• [Exercise description]
Without its pictures, the listing below is to be transcribed exactly.

• [Source data]
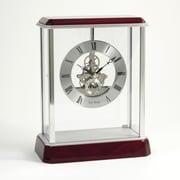 Bey-Berk Rosewood Clock  With Skelton Movement, Madrid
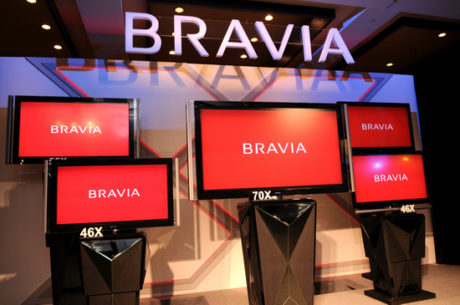 Bravia store with Bravia Televisions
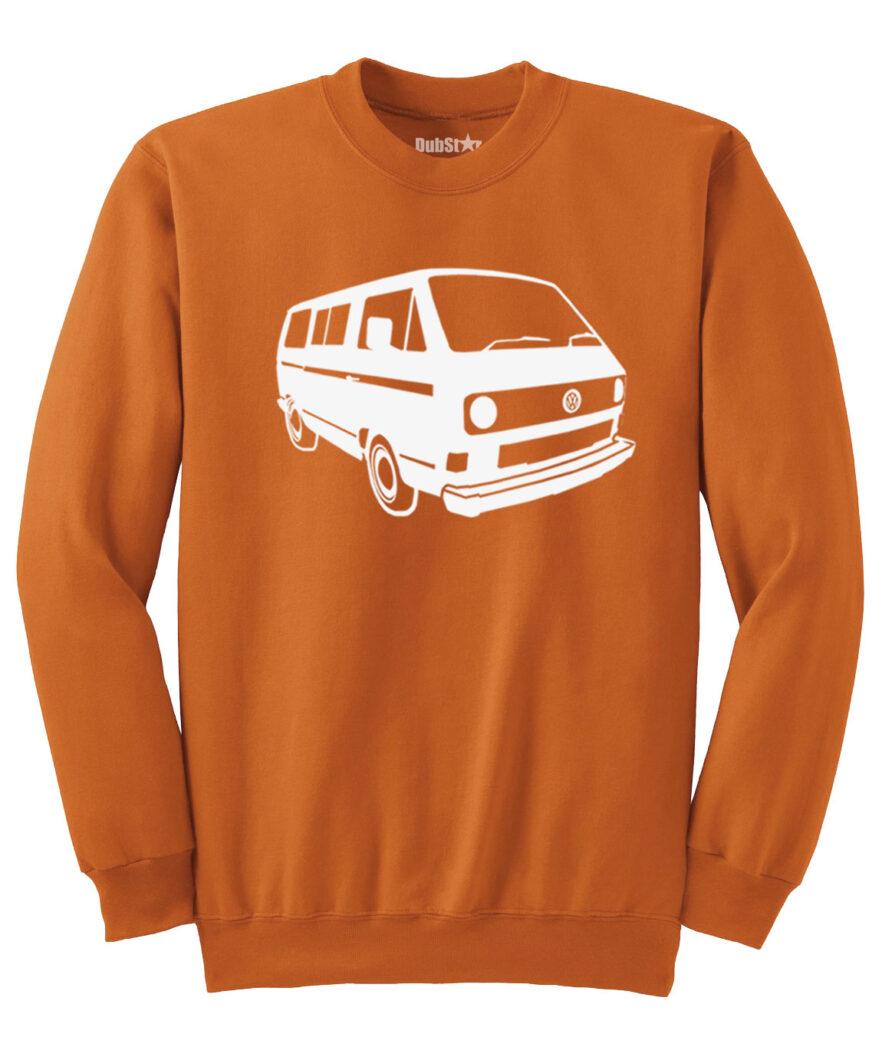 VW T3 Sweater - orange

• [Response area]
 Bey-Berk Rosewood Clock  With Skelton Movement, Madrid
 Bravia store with Bravia Televisions
 VW T3 Sweater - orange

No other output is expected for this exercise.